Events Keep Tourists Coming Back

Seasons come and go, but for destinations with tourism as the economic driver, events are the way to keep the cash flowing, whatever the weather conditions. 

They’re an effective way to deliver a message that your town is open for business year-round. Here are some tips.

1. Start small and see what works. 

Estes Park, Colo., gateway to the Rocky Mountain National Park, is a tourist shopping mecca (and home to the fabled Stanley Hotel where Steven King’s “Shining” was filmed.) Populated by numerous independent business owners, the downtown merchants got together to plan a Winterfest Weekend focused on food and entertainment. 

The success of that spawned snowshoe weekends and skate and ice-fishing weekends. 

The idea is to bring people in and let individual business owners create their own hook to get customers in the store. 



2. Capitalize on what makes you distinct. 

Cape May, N.J., which is also blessed with a natural attraction of Victorian homes and history, has the distinction of being the only seaside resort in the Garden State where you can see the sun rise and set. That’s because of its location at the very tip of the state. 

The Cape May-Lewes Ferry, which operates year-round connecting New Jersey and Delaware, is a romantic vantage point for the view and is encouraging people to think that way by offering a special cruise package for Valentine’s Day weekend, tying in fudge and champagne. 

The entire city will be in love mode through a Love Cape May weekend promotion organized by Cape May magazine. The appeal is heightened by the convergence this year of both Valentine’s Day and a three-day holiday weekend.

3. Get a good non-profit or board behind you. 

The Mid-Atlantic Center for the Arts and Humanities, a non-profit arts and culture organization whose mission is to promote Cape May and preserve its history, started in 1970 to expand the reach of the tourist season to year-round. 

The center uses social media heavily to promote its events and partners with the local business community. Its staff includes both a marketing and communications coordinator. 

4. Adapt to what works. 

While tours of its historic buildings was an obvious beginning for MAC, it became clear people were drawn to historical fun as well. This spawned historically researched ghost-walking tours and there’s now something going on virtually every weekend of the year, including a wine and music festival and two Sherlock Holmes weekends. 

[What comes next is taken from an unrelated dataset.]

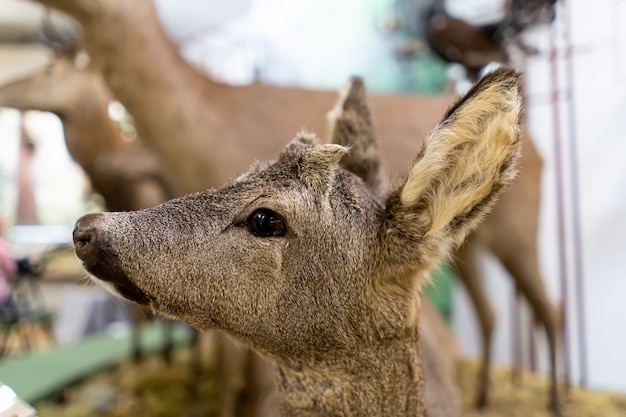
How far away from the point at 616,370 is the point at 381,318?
941mm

5. Tie in news hooks and be nimble. 

The region generated a record-setting September and August marketing “Escape to the Cape,” geo-targeting Philadelphia, which was becoming a highly secured area for the papal visit. While some were flocking to Philly to see Francis, many locals were happy to leave town. (No doubt renting their properties out for a profit on Airbnb.) 

6. Get physical. 

Taste of New Haven organizes walking tours around both old and new eateries in the home of Yale University. Since its launch, that business has expanded to offer pizza, biking and beer tours and even a day-long festival that shut the streets of downtown. 

The events help introduce new people to the city and get them comfortable walking and biking around a place that does not have a reputation for safety. 

7. Make a message. 

The city of Hoboken, in conjunction with a local tech entrepreneur, is planning its first Propellerfest, a music and technology festival set for a pier overlooking the Manhattan skyline. While there’s no trouble getting people to visit Hoboken, the festival aims to attract businesses, too, by showcasing all the exciting technology that is happening in New Jersey and New York. (A title sponsorship is still open!)